Releitura: Há, digamos assim, um entretecimento das ciências na totalidade (diríamos uma symplokê, um plegma; Platão também fala de um entretecimento do nome e do verbo). Sendo que, porém, quando a epistemê katholou investe as ciências particulares enquanto ciências, estas, por sua vez, investem, instituem aquela como ciência, sendo ciência tal como as outras, com elas, quando cada uma destas, por sua vez, é ciência. Penso que esta perspectiva não implica uma lógica de simplificação assente numa simetria.
Ora, o que é que acontece com a predicação silogística? Um entretecimento. Exemplos: 1. A de B, B de C, etc.; 2. A é B, B é C, A é C…
E o que é que acontece com o desencadear das ciências a partir da Physika segundo a tua citação do Aristóteles (“… telle qu’elle a le but de rendre possible ces diverses sciences.")? Por esta ordem de ideias um entretecimento, parece-me também.
Diremos que há correspondência entre estes níveis, entre estas duas escalas? Isto leva-me a dizer que sim. Quais as implicações?
Isto reenvia para a famosa árvore de Porfírio. Mas Aristóteles fundou-o, e aquele, segundo se diz, tratou de classificar mais as coisas elaborando – com seu mérito, claro - a partir daí a tal “árvore”. Com estas questões pode-se caminhar também para o nominalismo. Escrevi o que pude sobre isto na 10.

• [INSTRUÇÕES DE TRABALHO]
#1 Segundo o texto sobre o entretecimento das ciências, que filósofo fala também de um entretecimento do nome e do verbo?
#2 Continue o texto sobre o entretecimento das ciências a partir do ponto em que termina.

• [EXCERTO DOS DADOS]
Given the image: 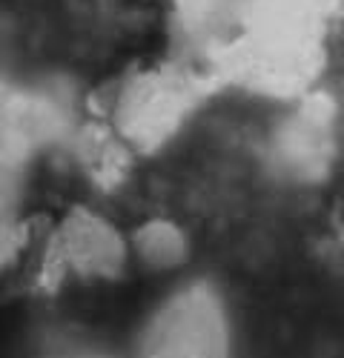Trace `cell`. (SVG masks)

• [RESPOSTAS ÀS TAREFAS]
#1 Platão.

#2
Mais do que uma linha ontológica optas por uma linha fenomenológica. Pode-se dizer que se marca aqui uma diferença e que há que tê-la em conta na leitura dos textos acima. Deslocando para a questão da filosofia das ciências e da filosofia com ciências. Neste quadro, o “de” da “filosofia das ciências” talvez não seja o bastante para a compreensão da questão da filosofia e das ciências, como pareces indicar no Jeu des Sciences. Por outro lado, a filosofia com ciências que propões na tua nova fenomenologia não dispensa, como disseste algures, a filosofia das ciências.
Mais uma vez e de outro modo a questão: Como articulá-las?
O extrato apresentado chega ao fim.